• _Fragmento de referencia_:
= = =
Sobre esto dice Raymond Williams: “Así definido, el Modernismo se divide política y simplemente, y no sólo entre movimientos específicos, sino dentro de ellos. Al seguir siendo antiburgueses, sus representantes, bien escogen la valoración antiguamente aristocrática del arte como reino sagrado por encima del dinero y el comercio, bien las doctrinas revolucionarias... Mayakovsky, Piccaso, Silone, Brecht son algunos ejemplos de quienes encaminaron a un apoyo directo al comunismo, y D' Annunzio, Marinetti, Wyndhan Lewis, Erza Pound, de aquellos que eligieron el fascismo...”. Cualquier coincidencia con nuestra Florida y Boedo no es pura coincidencia .

Nace el teatro independiente

Siempre en nuestro país existió el teatro. Incluso desde mucho antes de que la Argentina se constituyera como estado independiente, el teatro jugaba un papel de gran relevancia en la vida social del virreinato del Río de la Plata.

El europeísta teatro colonial dejó lugar al americano teatro emancipado, emergente de las entrañas de la Revolución de Mayo, con sus primeros dramaturgos criollos. Este a su tiempo dio lugar a un nuevo teatro ahora si nacional, con la dramaturgia acorde a las necesidad del “orden y progreso” y, sobre todo, de la promoción de una necesaria “argentinidad” en construcción. Para la década de 1920 ya la argentina estaba bastante consolidada como un país burgués, y la clase dominante sólo pensaba en cómo seguir reproduciendo su capital y sus relaciones de vida para terminar de abarcarlo todo. Es en esa década, al calor de la aparición de las vanguardias y de las polémicas surgidas en torno a estas (particularmente las protagonizadas por los grupos de Florida y Boedo) cuando Leonidas Barletta funda el Teatro del Pueblo, en noviembre de 1930, dando nacimiento al llamado “teatro independiente”. Este hecho es necesario interpretarlo en su justo contexto, porque es éste el que nos permite interpretar su surgimiento como una necesidad histórica.

¿Qué pasó entre la época del nacimiento de la Argentina y 1930 para hacer históricamente necesario al teatro independiente? Mucho, sin duda. Pero lo más significativo, lo que había modificado la vida social de esa época no sólo en la argentina sino, desde ya un tiempo antes, en todo el mundo, era la aparición de una nueva clase social, una con la capacidad de convertir todo lo que tocaba en algo funcional a si misma y a su misión histórica de construir un mundo a su imagen y semejanza: esa clase social fue la burguesía.
= = =
• _Datos almacenados_:
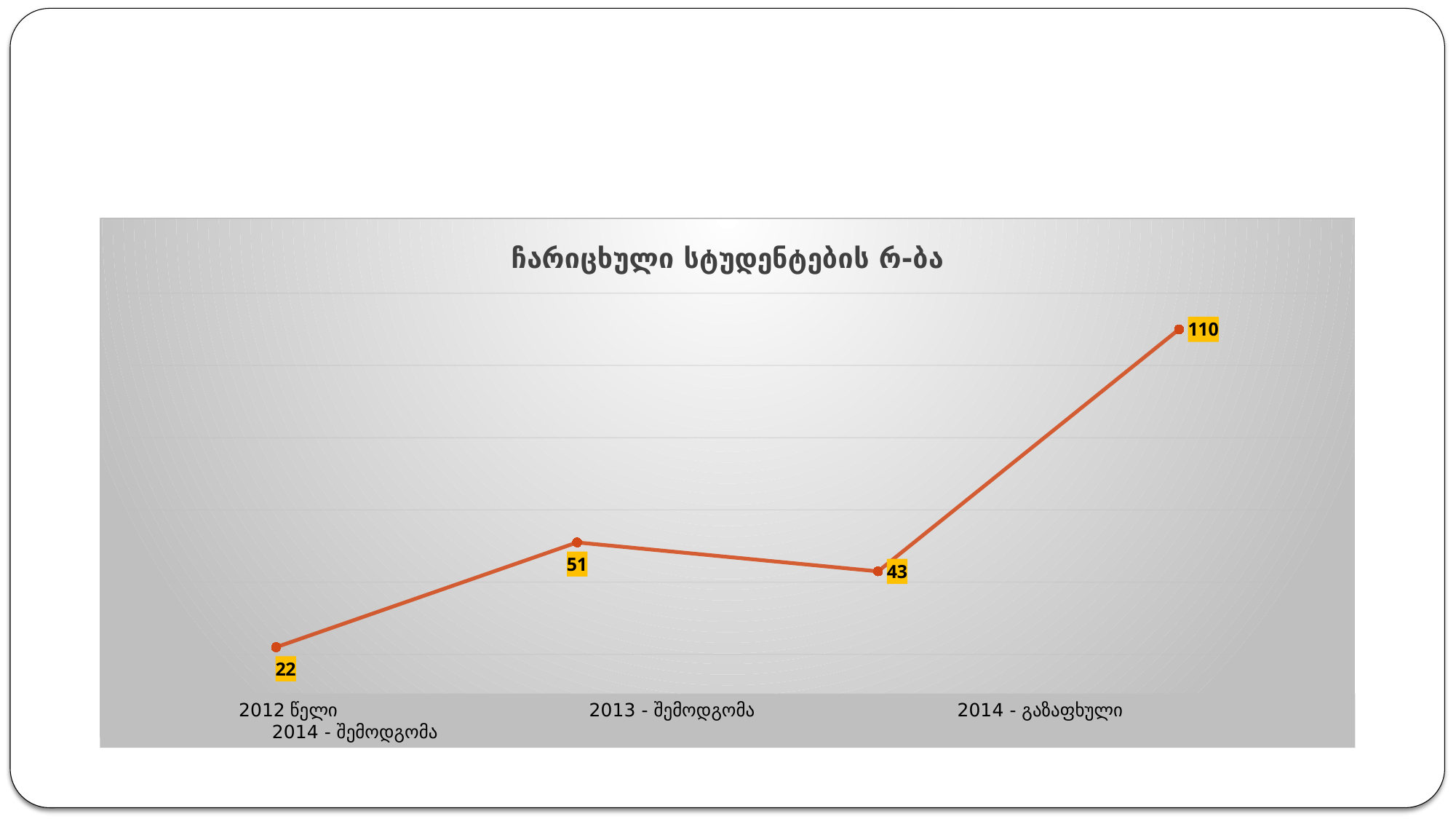
What is the difference between the highest value (110) and the lowest value (22)? 88 How many data points are plotted on the line? 4 Which is larger, the second data point (51) or the third data point (43)? 51 What type of chart is shown on the slide? line chart What is the value of the first data point (2012 წელი)? 22 What is the highest value plotted on the chart? 110 What is the lowest value plotted on the chart? 22 What is the value of the last data point on the line? 110 Does the line rise or fall between the third and the last data point? rise What is the title of the chart? ჩარიცხული სტუდენტების რ-ბა What is the value of the second data point on the line? 51 What is the value of the third data point on the line? 43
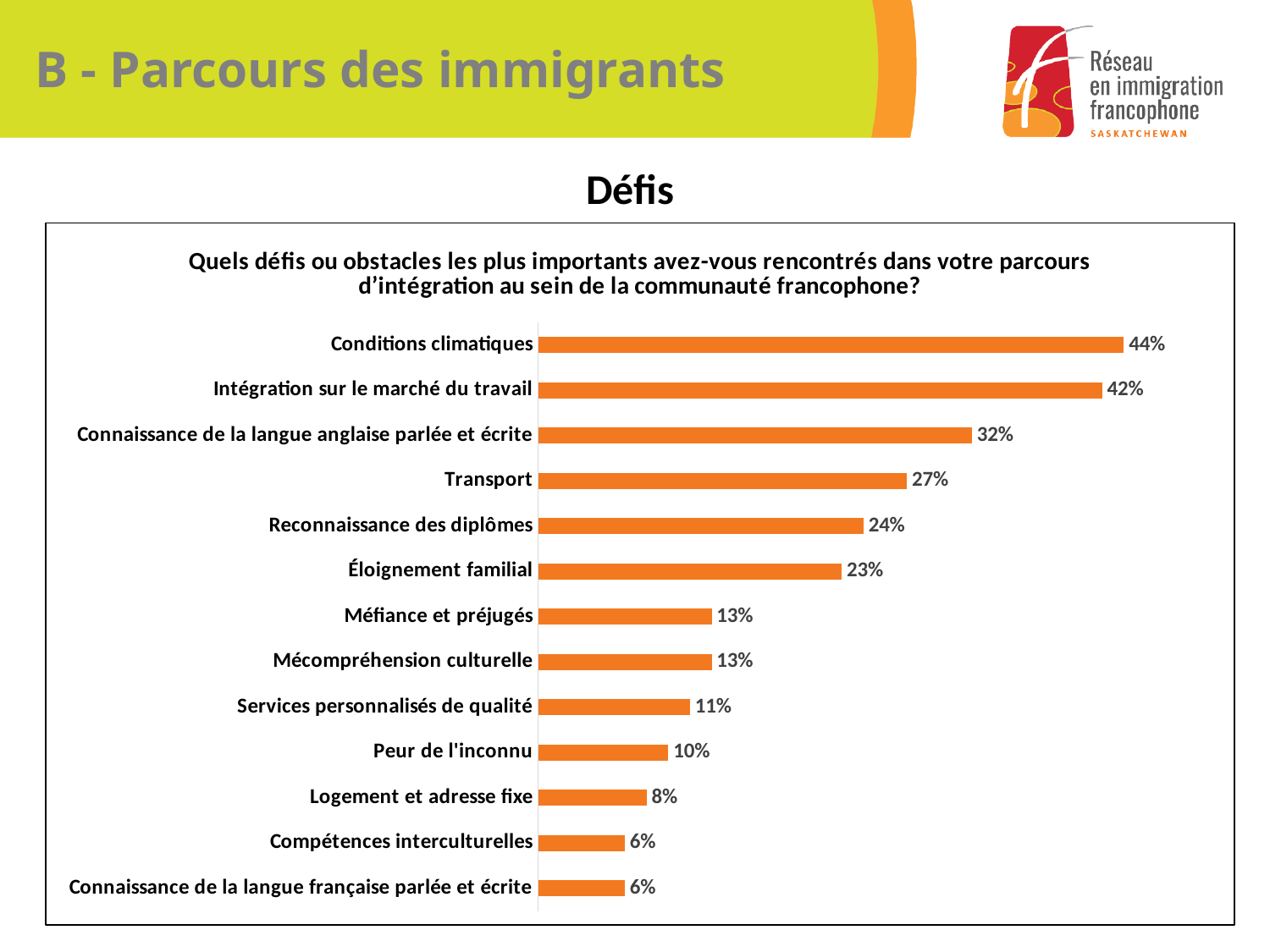
What is the value for Logement et adresse fixe? 8% Which is larger, Reconnaissance des diplômes or Éloignement familial? Reconnaissance des diplômes What is the title of the chart? Quels défis ou obstacles les plus importants avez-vous rencontrés dans votre parcours d'intégration au sein de la communauté francophone? What is the difference between Conditions climatiques and Compétences interculturelles? 38% Which is larger, Services personnalisés de qualité or Méfiance et préjugés? Méfiance et préjugés What is the value for Transport? 27% How many categories are shown in the chart? 13 What is the value for Conditions climatiques? 44% What is the value for Peur de l'inconnu? 10% What kind of chart is this? bar chart What is the difference between Intégration sur le marché du travail and Connaissance de la langue anglaise parlée et écrite? 10% Which category has the highest value? Conditions climatiques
= = =
• _Consigna de la tarea_: Extrae sin cambios del fragmento sobre el teatro independiente el pasaje que va desde "Sobre esto dice" hasta "pura coincidencia .", ambos incluidos.

• _Resultado del ejercicio_:
Sobre esto dice Raymond Williams: “Así definido, el Modernismo se divide política y simplemente, y no sólo entre movimientos específicos, sino dentro de ellos. Al seguir siendo antiburgueses, sus representantes, bien escogen la valoración antiguamente aristocrática del arte como reino sagrado por encima del dinero y el comercio, bien las doctrinas revolucionarias... Mayakovsky, Piccaso, Silone, Brecht son algunos ejemplos de quienes encaminaron a un apoyo directo al comunismo, y D' Annunzio, Marinetti, Wyndhan Lewis, Erza Pound, de aquellos que eligieron el fascismo...”. Cualquier coincidencia con nuestra Florida y Boedo no es pura coincidencia .